(Data records)
>>
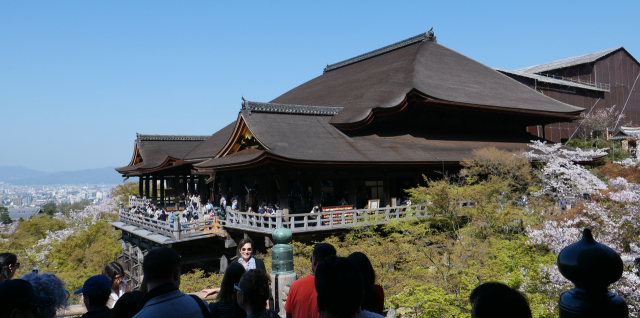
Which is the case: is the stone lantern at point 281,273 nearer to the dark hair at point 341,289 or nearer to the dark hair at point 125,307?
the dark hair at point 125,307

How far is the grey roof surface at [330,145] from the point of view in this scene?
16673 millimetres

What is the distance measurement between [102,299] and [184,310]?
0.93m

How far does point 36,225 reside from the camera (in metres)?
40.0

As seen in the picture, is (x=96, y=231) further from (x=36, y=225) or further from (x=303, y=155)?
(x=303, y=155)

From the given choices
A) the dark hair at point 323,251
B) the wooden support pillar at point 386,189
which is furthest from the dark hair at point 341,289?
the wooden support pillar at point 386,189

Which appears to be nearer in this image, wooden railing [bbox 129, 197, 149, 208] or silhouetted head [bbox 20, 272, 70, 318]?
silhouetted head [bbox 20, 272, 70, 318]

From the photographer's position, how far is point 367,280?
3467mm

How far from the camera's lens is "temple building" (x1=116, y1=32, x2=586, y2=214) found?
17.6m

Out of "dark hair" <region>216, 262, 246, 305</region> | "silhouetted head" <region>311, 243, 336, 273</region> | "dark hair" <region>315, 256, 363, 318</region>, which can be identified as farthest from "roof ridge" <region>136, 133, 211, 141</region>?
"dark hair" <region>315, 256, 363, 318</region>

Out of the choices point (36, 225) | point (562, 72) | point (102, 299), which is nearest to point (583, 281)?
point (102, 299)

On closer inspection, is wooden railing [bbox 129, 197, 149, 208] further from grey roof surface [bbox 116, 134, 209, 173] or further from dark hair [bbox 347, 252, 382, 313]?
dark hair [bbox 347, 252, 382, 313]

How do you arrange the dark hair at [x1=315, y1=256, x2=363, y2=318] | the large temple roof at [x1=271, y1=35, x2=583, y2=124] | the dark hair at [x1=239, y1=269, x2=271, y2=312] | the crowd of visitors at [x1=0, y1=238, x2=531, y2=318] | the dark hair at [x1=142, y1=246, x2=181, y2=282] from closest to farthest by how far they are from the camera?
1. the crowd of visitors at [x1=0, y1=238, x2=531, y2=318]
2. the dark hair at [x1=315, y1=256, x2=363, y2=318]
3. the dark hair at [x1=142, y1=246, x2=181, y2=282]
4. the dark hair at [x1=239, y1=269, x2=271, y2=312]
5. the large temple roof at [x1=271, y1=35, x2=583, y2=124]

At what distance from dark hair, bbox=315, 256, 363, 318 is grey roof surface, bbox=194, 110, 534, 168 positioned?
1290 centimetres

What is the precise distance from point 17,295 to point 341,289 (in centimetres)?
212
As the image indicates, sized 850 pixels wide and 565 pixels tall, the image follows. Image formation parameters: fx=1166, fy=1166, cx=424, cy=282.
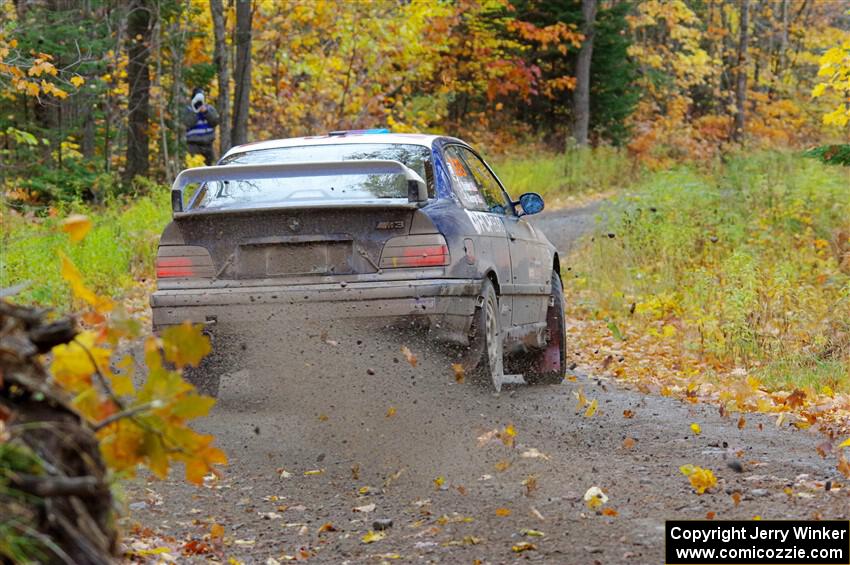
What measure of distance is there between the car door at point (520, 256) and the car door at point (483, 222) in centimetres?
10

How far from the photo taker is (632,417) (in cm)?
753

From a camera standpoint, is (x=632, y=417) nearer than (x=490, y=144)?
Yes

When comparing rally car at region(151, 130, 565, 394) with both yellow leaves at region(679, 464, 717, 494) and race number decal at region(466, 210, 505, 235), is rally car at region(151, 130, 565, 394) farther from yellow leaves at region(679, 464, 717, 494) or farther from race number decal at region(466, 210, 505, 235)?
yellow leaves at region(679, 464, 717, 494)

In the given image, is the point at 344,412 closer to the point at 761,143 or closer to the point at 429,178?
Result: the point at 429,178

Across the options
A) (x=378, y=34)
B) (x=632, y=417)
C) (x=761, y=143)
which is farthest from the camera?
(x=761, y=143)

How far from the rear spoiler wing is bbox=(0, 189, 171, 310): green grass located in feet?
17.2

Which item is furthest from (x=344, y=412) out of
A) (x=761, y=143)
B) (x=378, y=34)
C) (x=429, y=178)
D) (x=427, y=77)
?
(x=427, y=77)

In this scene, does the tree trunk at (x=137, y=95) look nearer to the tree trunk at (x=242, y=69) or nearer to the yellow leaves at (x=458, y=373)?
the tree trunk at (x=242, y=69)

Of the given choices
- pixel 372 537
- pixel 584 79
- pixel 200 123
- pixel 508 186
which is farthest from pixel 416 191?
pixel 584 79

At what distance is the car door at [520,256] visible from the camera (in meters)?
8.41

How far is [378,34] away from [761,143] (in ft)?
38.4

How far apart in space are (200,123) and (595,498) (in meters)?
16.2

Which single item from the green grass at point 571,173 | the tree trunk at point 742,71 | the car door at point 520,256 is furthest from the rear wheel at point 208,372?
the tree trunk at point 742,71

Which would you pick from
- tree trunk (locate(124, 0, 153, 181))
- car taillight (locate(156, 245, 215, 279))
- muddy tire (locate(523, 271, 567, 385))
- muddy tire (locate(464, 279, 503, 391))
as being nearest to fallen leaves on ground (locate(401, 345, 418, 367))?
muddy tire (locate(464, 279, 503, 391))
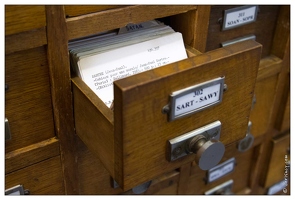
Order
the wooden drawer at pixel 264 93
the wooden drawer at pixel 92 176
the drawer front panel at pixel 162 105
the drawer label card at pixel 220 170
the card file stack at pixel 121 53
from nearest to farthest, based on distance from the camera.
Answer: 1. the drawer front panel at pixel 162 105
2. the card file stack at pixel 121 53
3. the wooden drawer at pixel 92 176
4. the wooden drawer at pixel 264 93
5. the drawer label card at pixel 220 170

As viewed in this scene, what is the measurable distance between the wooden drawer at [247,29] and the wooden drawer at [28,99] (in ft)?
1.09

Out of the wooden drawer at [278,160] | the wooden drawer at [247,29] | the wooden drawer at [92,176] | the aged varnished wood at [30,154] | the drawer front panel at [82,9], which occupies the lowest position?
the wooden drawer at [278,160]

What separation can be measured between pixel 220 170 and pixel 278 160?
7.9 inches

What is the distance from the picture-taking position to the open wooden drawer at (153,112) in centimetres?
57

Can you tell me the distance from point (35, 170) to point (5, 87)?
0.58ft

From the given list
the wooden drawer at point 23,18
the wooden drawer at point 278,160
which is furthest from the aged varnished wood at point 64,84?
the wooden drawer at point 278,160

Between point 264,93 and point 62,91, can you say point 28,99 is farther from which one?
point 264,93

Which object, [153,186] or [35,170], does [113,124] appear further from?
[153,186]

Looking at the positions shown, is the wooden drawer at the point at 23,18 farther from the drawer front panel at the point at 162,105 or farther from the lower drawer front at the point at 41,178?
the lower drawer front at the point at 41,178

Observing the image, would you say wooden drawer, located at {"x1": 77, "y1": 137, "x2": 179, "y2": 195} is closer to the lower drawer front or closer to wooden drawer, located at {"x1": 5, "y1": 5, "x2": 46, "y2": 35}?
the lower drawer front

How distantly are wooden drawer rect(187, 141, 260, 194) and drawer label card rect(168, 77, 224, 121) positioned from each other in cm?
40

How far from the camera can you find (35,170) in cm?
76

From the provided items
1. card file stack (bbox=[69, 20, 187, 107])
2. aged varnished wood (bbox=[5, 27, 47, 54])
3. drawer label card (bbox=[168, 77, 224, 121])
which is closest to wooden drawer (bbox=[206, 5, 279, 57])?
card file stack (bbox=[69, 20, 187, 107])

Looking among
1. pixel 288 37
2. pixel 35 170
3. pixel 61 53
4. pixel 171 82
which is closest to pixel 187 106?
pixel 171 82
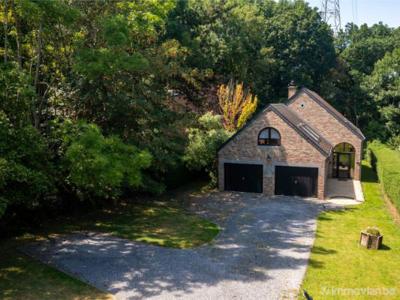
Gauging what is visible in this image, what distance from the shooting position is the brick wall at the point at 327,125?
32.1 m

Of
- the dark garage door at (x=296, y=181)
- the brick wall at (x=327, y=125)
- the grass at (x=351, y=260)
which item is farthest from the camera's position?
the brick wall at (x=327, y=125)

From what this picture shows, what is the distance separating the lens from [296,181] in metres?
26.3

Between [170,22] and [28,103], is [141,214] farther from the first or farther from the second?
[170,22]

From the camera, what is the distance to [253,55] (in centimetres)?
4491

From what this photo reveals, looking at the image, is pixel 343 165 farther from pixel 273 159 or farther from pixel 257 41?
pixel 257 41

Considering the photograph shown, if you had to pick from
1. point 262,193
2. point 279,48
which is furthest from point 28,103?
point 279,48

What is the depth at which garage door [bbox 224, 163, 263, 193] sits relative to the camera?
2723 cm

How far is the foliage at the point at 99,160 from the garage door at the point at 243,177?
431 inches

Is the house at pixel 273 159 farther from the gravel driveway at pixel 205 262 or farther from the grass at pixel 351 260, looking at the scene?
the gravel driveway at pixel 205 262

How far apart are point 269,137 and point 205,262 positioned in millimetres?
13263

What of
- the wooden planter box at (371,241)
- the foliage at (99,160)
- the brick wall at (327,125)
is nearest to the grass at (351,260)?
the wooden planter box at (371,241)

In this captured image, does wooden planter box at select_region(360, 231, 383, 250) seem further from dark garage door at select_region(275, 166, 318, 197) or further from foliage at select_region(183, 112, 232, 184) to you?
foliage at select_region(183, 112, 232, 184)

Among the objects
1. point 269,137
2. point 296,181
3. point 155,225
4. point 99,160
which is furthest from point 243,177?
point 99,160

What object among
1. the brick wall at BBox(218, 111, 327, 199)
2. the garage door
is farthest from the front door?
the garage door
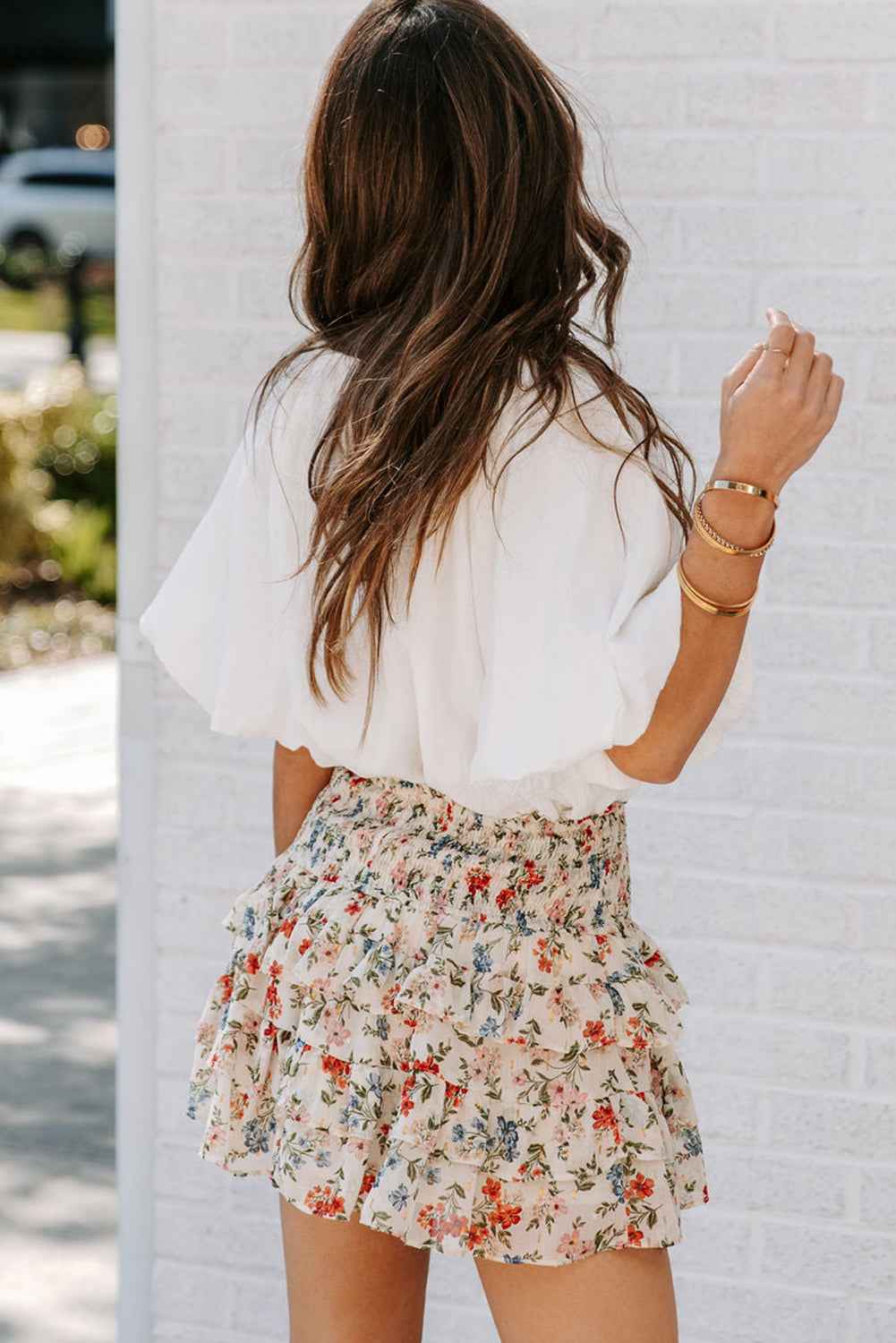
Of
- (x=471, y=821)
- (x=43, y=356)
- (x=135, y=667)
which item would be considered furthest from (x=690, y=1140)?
<<
» OBJECTIVE
Do not copy pictures. Restate exactly the lines from the one containing "From what this picture" through the last line of the records.

» EXERCISE OUTPUT
From what this picture shows, what is the distance separating the lens from [296,181] in metres?
26.3

Between [170,22] and [28,103], is [141,214] farther from the first or farther from the second?
[170,22]

From the camera, what is the distance to [253,55] (in centimetres)?
4491

From what this photo reveals, looking at the image, is pixel 343 165 farther from pixel 273 159 or farther from pixel 257 41?
pixel 257 41

Considering the photograph shown, if you had to pick from
1. point 262,193
2. point 279,48
which is furthest from point 28,103?
point 279,48

What is the depth at which garage door [bbox 224, 163, 263, 193] sits relative to the camera?
2723 cm

How far is the foliage at the point at 99,160 from the garage door at the point at 243,177?
431 inches

Is the house at pixel 273 159 farther from the gravel driveway at pixel 205 262 or farther from the grass at pixel 351 260, looking at the scene?
the gravel driveway at pixel 205 262

How far apart are point 269,137 and point 205,262 positioned in millimetres?
13263

What of
- the wooden planter box at (371,241)
- the foliage at (99,160)
- the brick wall at (327,125)
is nearest to the grass at (351,260)?
the wooden planter box at (371,241)

In this captured image, does wooden planter box at select_region(360, 231, 383, 250) seem further from dark garage door at select_region(275, 166, 318, 197) or further from foliage at select_region(183, 112, 232, 184) to you?
foliage at select_region(183, 112, 232, 184)

Among the objects
1. point 269,137
2. point 296,181
3. point 155,225
4. point 99,160
which is furthest from point 243,177?
point 99,160

What object among
1. the brick wall at BBox(218, 111, 327, 199)
2. the garage door
is farthest from the front door?
the garage door
Of
- (x=471, y=821)
- (x=43, y=356)
- (x=135, y=667)
which item would be considered furthest from (x=690, y=1140)?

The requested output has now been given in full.